Stated task:
Reproduce word for word the stretch of the Ainsworth Blunt biography from "Ainsworth Blunt was" through "and Ainsworth, Jr..".

Text section:

►

Ainsworth Blunt


Ainsworth Blunt was an American missionary to the Cherokee at the Brainerd Mission and the first mayor of Dalton, Georgia.
Ainsworth Emery Blunt was born on February 22, 1800, in Amherst, New Hampshire to John Isaac and Sarah Blunt. He was baptized in the Amherst Congregationalist Church on March 9, 1800. He married Harriet Ellsworth on 17 November 1822. They had five children: Martha, John, Sarah, Harriet, and Ainsworth, Jr..
On 31 March 1822, Blunt embarked from Boston, Massachusetts, to Savannah, Georgia, en route to the American Board of Commissioners for Foreign Missions station at Brainerd in the Cherokee Nation where he served as a farmer and mechanic. After arrival he met his future wife, Harriet, who had come to the mission station with her brother, John Clark Ellsworth, on 24 November 1821. Because of the ill health of his wife, he and his family left Brainerd on 26 August 1837 and moved to the Candy Creek mission which was located in present-day Bradley County, Tennessee.

◄

Spatial reasoning data:
►

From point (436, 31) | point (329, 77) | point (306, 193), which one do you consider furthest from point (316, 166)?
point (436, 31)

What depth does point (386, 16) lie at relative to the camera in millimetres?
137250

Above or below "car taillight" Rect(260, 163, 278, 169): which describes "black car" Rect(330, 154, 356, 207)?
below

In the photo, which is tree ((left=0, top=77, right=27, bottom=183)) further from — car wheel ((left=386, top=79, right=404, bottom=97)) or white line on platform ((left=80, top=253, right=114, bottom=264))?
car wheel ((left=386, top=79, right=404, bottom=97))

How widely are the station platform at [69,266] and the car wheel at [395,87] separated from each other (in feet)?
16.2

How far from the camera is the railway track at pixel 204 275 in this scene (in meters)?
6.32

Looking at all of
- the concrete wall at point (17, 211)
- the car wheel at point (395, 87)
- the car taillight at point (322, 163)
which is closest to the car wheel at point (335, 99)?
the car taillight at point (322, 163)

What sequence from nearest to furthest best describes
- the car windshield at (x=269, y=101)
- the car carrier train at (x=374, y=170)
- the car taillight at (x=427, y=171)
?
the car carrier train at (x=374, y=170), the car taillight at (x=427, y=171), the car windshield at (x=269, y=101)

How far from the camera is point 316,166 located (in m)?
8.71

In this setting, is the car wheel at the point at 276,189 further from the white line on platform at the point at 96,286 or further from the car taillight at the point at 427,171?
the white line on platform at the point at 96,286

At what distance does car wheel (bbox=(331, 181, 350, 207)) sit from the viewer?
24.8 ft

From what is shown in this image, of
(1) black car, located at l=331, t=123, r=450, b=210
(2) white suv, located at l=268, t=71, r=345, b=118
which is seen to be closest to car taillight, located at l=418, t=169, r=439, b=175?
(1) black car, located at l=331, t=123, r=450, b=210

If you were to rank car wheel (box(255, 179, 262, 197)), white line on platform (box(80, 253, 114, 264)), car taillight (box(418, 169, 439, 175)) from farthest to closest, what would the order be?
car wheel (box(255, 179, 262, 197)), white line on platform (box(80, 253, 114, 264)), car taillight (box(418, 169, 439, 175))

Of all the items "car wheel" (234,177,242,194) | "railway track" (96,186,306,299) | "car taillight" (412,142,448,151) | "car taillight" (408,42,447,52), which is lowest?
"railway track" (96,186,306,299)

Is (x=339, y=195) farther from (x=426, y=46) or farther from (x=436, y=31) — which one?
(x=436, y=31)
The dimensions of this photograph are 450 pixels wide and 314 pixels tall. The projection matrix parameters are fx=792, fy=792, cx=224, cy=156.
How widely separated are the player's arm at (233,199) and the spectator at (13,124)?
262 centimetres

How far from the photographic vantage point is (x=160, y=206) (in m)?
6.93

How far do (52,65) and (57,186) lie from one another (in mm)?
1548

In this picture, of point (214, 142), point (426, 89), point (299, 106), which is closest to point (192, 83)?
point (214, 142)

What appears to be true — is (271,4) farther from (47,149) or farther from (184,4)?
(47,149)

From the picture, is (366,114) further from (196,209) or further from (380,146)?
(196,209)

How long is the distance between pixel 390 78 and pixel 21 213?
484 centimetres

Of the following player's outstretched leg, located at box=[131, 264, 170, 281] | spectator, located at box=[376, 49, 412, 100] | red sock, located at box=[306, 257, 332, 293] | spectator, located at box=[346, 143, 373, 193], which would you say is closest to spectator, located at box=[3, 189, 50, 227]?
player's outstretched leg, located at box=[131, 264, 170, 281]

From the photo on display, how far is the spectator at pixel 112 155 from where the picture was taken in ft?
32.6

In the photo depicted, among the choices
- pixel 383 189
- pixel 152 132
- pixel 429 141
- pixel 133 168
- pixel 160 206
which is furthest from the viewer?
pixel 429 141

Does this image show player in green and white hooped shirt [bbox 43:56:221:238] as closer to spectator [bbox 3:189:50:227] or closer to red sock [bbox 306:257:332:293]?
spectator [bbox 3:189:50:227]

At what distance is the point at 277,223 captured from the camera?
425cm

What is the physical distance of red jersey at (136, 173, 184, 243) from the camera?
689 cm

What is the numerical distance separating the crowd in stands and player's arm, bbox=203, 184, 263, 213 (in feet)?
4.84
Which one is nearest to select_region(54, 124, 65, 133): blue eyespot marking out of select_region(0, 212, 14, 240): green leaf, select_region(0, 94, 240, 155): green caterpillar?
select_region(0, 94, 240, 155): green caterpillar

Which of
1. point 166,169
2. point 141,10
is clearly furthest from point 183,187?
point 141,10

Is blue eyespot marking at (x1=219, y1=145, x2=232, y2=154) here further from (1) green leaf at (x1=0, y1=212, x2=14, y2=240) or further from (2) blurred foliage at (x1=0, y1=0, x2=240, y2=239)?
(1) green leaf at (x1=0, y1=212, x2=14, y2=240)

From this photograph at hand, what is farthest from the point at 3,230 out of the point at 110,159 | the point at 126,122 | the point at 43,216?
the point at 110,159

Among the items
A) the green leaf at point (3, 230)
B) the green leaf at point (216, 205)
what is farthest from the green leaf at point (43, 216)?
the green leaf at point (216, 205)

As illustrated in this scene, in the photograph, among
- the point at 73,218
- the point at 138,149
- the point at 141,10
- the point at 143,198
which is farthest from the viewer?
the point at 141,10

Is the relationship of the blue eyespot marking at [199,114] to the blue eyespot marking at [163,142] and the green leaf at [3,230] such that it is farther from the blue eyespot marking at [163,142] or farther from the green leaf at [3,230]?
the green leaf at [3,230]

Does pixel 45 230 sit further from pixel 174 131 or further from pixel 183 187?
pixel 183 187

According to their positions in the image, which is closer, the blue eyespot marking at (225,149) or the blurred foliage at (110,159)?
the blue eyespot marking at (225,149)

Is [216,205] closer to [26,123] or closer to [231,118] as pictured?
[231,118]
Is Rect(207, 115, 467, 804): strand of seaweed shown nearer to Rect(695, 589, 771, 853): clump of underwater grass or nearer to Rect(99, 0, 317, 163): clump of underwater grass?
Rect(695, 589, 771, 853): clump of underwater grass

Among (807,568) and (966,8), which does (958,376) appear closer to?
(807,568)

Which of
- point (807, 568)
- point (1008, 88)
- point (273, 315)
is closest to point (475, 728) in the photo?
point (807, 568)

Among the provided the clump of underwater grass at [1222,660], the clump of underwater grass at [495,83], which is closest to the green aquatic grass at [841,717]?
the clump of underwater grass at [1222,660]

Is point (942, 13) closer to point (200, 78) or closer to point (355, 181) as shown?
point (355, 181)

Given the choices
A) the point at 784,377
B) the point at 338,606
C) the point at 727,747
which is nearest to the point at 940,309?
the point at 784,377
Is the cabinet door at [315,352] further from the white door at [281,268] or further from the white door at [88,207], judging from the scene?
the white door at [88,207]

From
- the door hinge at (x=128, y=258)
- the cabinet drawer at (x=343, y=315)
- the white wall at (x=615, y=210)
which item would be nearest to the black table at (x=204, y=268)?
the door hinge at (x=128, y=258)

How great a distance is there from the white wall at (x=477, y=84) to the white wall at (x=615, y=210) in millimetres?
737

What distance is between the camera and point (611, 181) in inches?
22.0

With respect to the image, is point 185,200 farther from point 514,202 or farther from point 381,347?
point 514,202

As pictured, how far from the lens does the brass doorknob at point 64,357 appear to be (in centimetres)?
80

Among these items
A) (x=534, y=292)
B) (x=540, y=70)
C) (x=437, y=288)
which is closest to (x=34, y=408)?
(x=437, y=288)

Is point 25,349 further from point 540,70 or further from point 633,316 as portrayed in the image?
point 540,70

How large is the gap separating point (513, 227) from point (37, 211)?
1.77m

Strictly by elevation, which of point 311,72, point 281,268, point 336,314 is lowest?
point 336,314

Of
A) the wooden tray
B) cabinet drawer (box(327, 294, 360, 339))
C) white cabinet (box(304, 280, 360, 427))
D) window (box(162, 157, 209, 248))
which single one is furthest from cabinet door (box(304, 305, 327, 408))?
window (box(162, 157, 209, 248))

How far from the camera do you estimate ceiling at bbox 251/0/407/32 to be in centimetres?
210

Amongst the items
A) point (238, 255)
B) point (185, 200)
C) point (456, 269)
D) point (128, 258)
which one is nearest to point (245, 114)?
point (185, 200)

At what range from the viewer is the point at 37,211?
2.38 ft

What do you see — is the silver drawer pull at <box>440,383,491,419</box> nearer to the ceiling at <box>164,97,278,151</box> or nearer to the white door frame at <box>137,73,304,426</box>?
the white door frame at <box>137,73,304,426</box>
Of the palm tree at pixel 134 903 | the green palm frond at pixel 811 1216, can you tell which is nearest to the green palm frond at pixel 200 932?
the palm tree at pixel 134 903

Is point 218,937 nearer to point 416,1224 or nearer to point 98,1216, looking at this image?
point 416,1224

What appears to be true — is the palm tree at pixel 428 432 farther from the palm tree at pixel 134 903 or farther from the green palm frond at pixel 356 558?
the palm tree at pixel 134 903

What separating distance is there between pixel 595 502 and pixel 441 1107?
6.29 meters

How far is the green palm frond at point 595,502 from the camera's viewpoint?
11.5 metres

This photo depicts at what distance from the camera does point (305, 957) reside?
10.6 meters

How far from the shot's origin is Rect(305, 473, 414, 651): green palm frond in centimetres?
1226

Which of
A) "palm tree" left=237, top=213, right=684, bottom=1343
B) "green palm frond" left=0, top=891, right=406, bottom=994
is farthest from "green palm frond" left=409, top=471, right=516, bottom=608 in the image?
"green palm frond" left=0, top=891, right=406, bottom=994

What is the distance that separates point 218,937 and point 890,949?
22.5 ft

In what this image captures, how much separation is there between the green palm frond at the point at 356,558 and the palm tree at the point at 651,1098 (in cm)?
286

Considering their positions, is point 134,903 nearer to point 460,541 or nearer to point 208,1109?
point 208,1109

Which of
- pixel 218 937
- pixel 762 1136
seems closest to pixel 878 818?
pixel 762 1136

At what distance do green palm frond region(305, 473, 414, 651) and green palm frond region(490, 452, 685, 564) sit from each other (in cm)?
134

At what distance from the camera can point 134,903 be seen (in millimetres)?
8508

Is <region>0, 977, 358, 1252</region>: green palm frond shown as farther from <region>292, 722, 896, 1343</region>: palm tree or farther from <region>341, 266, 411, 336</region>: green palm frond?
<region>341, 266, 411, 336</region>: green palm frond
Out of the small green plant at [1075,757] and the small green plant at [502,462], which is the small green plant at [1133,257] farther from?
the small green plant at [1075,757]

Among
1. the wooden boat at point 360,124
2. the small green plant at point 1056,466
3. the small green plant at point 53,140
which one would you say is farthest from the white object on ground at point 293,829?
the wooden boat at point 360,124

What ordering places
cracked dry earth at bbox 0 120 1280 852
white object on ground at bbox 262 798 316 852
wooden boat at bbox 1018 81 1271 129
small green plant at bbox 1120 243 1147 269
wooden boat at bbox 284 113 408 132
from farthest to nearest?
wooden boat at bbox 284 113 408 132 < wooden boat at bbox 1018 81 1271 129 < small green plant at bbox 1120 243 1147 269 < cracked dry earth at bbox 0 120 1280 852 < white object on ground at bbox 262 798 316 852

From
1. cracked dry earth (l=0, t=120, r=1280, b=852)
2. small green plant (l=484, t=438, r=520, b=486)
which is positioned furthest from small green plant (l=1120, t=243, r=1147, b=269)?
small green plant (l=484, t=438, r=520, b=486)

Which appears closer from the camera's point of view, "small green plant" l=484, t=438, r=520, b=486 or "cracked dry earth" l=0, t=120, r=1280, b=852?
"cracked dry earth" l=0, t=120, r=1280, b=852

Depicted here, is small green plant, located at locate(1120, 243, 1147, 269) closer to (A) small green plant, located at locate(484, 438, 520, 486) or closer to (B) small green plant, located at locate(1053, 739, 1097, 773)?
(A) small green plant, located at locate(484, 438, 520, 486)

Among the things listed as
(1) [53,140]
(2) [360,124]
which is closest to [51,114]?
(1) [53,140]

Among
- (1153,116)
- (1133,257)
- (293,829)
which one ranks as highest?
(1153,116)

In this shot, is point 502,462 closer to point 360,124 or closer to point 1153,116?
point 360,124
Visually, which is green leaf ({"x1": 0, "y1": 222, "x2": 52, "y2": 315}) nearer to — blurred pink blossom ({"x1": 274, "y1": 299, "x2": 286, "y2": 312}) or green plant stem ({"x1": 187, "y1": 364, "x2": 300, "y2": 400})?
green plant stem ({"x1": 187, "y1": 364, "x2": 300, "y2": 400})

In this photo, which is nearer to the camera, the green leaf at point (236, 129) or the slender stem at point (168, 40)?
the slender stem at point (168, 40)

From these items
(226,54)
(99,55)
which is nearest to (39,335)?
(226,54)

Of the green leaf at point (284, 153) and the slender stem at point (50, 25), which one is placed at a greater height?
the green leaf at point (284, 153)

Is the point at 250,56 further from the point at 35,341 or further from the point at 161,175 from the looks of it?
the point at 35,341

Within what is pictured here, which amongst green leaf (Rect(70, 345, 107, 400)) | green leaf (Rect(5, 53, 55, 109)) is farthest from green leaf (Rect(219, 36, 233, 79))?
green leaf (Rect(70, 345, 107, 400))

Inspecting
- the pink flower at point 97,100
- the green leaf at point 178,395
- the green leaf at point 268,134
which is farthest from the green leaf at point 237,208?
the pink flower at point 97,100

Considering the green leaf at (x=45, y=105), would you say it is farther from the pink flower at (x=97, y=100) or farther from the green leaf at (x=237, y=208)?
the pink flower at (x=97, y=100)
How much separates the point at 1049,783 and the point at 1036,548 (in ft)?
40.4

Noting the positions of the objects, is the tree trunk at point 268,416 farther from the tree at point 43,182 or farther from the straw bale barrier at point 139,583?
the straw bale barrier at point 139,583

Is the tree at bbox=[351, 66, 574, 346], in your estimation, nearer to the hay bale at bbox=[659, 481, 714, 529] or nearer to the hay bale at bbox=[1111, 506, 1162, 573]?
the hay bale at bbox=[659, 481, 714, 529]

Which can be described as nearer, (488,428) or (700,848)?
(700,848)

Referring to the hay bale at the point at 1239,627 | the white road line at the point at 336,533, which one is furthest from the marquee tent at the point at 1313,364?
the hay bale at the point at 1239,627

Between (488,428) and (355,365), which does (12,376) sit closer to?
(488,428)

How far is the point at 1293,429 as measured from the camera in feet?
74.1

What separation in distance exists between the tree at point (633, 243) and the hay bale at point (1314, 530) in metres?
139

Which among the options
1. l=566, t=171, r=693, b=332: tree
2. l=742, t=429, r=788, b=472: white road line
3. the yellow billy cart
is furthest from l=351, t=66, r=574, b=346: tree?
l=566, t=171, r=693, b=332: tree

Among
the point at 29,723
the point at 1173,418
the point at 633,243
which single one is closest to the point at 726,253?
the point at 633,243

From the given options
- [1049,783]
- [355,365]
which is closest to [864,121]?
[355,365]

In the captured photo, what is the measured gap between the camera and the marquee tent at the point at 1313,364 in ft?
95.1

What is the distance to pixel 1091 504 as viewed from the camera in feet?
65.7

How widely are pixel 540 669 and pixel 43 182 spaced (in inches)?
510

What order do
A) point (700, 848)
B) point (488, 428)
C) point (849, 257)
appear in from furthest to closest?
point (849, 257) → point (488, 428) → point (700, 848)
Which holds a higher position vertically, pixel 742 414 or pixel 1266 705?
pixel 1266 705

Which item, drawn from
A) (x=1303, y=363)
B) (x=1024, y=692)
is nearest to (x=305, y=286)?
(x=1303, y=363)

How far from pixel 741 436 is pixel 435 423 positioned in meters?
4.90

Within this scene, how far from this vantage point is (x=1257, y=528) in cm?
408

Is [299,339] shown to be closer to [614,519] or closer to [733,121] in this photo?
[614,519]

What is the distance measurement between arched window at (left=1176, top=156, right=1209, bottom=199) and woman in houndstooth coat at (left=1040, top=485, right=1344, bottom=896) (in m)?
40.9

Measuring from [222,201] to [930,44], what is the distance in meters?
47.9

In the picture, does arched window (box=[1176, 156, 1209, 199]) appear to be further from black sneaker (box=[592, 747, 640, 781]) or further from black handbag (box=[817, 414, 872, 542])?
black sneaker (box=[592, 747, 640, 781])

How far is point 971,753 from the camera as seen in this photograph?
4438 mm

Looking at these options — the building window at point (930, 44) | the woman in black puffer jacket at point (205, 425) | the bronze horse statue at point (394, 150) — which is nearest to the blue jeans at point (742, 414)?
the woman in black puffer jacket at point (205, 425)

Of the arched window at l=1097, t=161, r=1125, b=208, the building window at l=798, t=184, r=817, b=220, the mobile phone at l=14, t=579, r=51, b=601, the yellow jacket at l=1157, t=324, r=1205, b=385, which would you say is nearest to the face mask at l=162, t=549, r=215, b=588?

◄

Worked answer:
Ainsworth Blunt was an American missionary to the Cherokee at the Brainerd Mission and the first mayor of Dalton, Georgia.
Ainsworth Emery Blunt was born on February 22, 1800, in Amherst, New Hampshire to John Isaac and Sarah Blunt. He was baptized in the Amherst Congregationalist Church on March 9, 1800. He married Harriet Ellsworth on 17 November 1822. They had five children: Martha, John, Sarah, Harriet, and Ainsworth, Jr..